> Excerpted text:
········
Execution · Internals · Advanced

Scheduler Internals

Below the M:N model — the sysmon monitor thread, preemption, the netpoller, and work-stealing with handoff — deeper than the concurrency scheduler page.

Execution Advanced ⏱ 7 min read Complete

📖 Analogy

Picture a workshop with a few workbenches (the Ps — exactly GOMAXPROCS of them), a pool of workers (the OS threads, Ms), and a big pile of job tickets (goroutines, Gs). A worker can only work at a bench, and each bench keeps its own short stack of next tickets. If a worker has to leave for a long phone call (a blocking syscall), they hand their bench to another worker so the queued tickets keep moving. A bench that runs out of tickets doesn’t idle — its worker walks over and steals half of a busy bench’s stack. And a floor manager (sysmon) roams without a bench, tapping anyone who’s hogged a bench too long and reclaiming benches from workers stuck on the phone.

This page assumes the concurrency scheduler page, which introduces the G-M-P model and GOMAXPROCS. Here we go beneath it: the monitor thread, preemption, the netpoller, and stealing.

G, M, P — the quick recap

G — a goroutine: its stack, instruction pointer, and scheduling state.
········
> Input for this task:
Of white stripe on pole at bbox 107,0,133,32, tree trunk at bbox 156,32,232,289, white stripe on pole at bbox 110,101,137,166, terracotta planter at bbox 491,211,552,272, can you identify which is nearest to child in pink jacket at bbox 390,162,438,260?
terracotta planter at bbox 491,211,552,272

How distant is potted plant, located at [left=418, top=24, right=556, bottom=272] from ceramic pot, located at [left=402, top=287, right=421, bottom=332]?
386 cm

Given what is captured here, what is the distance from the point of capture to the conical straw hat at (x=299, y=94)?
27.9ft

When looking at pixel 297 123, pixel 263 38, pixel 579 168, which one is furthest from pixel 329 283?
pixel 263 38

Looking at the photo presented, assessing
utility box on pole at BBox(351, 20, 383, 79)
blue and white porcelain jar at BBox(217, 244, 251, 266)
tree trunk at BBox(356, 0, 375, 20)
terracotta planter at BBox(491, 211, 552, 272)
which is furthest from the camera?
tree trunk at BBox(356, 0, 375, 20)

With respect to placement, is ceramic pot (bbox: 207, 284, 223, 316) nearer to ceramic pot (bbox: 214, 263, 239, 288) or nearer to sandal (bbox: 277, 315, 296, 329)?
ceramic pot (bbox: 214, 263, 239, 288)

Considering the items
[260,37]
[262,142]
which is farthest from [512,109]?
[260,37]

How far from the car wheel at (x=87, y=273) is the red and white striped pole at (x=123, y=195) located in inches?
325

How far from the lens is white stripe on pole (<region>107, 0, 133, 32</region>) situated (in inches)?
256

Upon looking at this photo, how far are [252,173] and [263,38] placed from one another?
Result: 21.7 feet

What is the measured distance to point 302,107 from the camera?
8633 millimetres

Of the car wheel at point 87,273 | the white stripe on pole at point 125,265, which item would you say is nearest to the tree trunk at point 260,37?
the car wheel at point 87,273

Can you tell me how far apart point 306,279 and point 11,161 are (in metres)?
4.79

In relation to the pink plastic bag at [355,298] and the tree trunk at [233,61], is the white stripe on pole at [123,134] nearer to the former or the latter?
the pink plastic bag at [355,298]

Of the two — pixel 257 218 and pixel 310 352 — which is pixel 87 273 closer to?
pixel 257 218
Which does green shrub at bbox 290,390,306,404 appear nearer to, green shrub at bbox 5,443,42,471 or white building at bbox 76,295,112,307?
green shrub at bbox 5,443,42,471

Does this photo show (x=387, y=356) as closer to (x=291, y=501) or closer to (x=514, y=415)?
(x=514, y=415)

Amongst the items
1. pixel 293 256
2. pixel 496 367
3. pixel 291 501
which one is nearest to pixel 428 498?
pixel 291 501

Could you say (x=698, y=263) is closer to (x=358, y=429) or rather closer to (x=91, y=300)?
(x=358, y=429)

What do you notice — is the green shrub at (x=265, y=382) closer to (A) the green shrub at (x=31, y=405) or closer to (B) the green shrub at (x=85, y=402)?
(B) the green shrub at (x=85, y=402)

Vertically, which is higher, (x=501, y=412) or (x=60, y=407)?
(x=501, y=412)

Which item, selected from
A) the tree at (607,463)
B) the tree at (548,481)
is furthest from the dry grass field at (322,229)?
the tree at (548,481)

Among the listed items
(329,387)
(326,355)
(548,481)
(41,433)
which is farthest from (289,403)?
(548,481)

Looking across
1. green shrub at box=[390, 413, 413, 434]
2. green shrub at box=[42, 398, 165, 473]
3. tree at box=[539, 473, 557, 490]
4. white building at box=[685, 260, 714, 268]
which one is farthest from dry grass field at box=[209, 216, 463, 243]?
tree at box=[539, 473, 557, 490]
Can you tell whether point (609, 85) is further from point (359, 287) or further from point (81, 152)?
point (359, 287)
········
> Actions to take:
1. In the workshop analogy on the scheduler internals page, what do the workbenches stand for?
2. Retype the listing from the line with "When looking at" up to and including the line with "8633 millimetres".

> Results by task:
1. The Ps, of which there are exactly GOMAXPROCS.

2.
When looking at pixel 297 123, pixel 263 38, pixel 579 168, which one is furthest from pixel 329 283?
pixel 263 38

Looking at the photo presented, assessing
utility box on pole at BBox(351, 20, 383, 79)
blue and white porcelain jar at BBox(217, 244, 251, 266)
tree trunk at BBox(356, 0, 375, 20)
terracotta planter at BBox(491, 211, 552, 272)
which is furthest from the camera?
tree trunk at BBox(356, 0, 375, 20)

With respect to placement, is ceramic pot (bbox: 207, 284, 223, 316) nearer to ceramic pot (bbox: 214, 263, 239, 288) or nearer to sandal (bbox: 277, 315, 296, 329)?
ceramic pot (bbox: 214, 263, 239, 288)

Considering the items
[260,37]
[262,142]
which is farthest from [512,109]?
[260,37]

How far from the car wheel at (x=87, y=273) is the red and white striped pole at (x=123, y=195) located in inches?
325

How far from the lens is white stripe on pole (<region>107, 0, 133, 32</region>) situated (in inches)?
256

Upon looking at this photo, how far are [252,173] and [263,38] placed from one another?
Result: 21.7 feet

What is the measured distance to point 302,107 from the camera?
8633 millimetres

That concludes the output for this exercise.